Prepare an area for planting tomatoes that is in full sun. Use a garden tiller to till the area to a depth of 18 inches. Sprinkle organic compost, such as leaves or cow manure, over the area at a depth of 3 to 4 inches. Till the soil with the garden tiller a second time to mix the organic matter and soil together evenly.
Plant the tomatoes after the danger of last frost. Dig a hole 6 inches deep and 2 inches wide with a garden trowel. Place the tomato plant into the hole so that the roots are just below the ground's surface. Tamp the soil firmly around the roots to keep the plant upright.

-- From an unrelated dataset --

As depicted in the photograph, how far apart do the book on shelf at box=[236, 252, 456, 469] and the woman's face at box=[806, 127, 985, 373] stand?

Plant each tomato plant 8 to 10 inches apart. Plant tomato rows 2 to 3 feet apart.
Water the plants with a watering can. Hold the watering can toward the lower leaves and allow the water to trickle into the ground. Soak the area around the roots and the ground in a 6-inch area around the tomato plant until it is very wet but not holding water.
Add a thick layer of mulch to the tomato plants. Cover the area around each plant and in between plants 2 to 3 inches thick with pine straw, cypress mulch or wood chips. Cover the area between rows with a 1- to 2-inch-thick layer of mulch to keep weeds under control.
Fertilize your tomato plants with a fertilizer that has a 10-10-10 ratio of nitrogen, phosphorus and potassium. Put on latex gloves, a dust mask and protective goggles. Pour the fertilizer into a plastic, one-gallon bucket. Sprinkle the fertilizer around the plants at a rate of 1 lb. of fertilizer per 100 square feet of planted area. Keep the fertilizer 1 to 2 inches away from the base of the tomato plant. Work the fertilizer into the ground with a small hand rake.
Inspect your tomato plants for signs of aphids or other pests. Spray the tomato plants with a mixture of 1 part insecticidal soap to 4 parts water mixed in a garden sprayer. Soak the leaves of the plant from top to bottom and finish by soaking the base of the plant. Spray two to three times a week as long as insects are present; once or twice a month as a preventative measure if no pests are visible.
Add a cage to the tomato plant when it becomes so tall that its fruit weighs it down. Place the opening of the tomato cage over the top of the plant. Slide the tomato cage down over the top of the tomato plant. Secure the cage into the ground by inserting the supporting legs into the dirt 3 to 4 inches and tamping down gently with a rubber mallet.